Work required:
Find each line below where the word "Series" occurs, and copy it.

** Opening Records for the task block **

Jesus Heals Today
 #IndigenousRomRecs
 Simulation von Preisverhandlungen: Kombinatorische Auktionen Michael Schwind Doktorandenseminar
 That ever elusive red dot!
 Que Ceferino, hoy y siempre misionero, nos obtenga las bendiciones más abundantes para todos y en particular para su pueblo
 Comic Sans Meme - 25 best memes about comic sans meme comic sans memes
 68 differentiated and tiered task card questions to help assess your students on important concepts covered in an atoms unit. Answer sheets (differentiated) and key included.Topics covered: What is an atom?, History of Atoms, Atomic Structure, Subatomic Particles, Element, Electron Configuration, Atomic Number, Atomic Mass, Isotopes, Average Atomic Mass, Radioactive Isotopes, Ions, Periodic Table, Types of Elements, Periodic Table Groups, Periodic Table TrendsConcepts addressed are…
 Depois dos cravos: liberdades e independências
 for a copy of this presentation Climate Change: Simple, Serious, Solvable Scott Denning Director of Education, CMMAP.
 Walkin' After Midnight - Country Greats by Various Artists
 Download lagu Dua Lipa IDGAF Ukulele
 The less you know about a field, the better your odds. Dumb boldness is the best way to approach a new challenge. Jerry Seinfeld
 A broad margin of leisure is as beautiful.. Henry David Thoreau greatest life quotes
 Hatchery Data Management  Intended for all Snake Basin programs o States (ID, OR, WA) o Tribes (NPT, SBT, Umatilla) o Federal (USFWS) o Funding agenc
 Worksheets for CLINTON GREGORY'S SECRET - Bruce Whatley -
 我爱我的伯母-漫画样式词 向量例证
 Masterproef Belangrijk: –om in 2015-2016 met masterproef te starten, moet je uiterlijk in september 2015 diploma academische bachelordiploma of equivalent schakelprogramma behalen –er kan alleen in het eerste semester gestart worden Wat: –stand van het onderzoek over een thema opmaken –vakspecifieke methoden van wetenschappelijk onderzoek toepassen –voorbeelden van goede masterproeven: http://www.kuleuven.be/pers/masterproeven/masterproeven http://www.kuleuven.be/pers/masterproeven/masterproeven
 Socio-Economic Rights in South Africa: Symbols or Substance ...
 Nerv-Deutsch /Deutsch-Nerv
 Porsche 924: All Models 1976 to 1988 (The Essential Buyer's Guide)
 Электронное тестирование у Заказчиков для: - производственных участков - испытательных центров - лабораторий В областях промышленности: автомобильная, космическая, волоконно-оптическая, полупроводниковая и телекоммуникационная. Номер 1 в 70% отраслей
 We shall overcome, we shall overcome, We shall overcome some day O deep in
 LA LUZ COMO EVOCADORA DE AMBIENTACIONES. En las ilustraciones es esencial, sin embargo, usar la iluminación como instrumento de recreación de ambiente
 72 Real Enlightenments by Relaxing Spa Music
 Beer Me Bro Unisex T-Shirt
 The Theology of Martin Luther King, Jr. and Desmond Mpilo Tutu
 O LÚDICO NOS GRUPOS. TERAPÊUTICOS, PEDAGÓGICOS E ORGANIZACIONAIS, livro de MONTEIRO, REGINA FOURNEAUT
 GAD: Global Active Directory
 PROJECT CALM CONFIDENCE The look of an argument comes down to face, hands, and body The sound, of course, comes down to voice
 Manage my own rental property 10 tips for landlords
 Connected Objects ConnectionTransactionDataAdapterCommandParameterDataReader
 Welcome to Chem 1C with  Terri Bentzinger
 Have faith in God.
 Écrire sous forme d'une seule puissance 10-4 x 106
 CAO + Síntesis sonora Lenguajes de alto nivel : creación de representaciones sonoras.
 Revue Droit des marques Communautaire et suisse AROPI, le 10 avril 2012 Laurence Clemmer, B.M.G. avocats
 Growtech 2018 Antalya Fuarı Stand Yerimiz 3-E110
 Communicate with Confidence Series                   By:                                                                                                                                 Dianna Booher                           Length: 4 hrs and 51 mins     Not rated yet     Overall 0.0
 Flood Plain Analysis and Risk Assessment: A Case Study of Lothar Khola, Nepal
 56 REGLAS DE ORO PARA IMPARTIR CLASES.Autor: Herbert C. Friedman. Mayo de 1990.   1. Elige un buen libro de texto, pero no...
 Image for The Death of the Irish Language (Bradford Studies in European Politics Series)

** Closing Records for the task block **

Solved problem:
 Communicate with Confidence Series                   By:                                                                                                                                 Dianna Booher                           Length: 4 hrs and 51 mins     Not rated yet     Overall 0.0
 Image for The Death of the Irish Language (Bradford Studies in European Politics Series)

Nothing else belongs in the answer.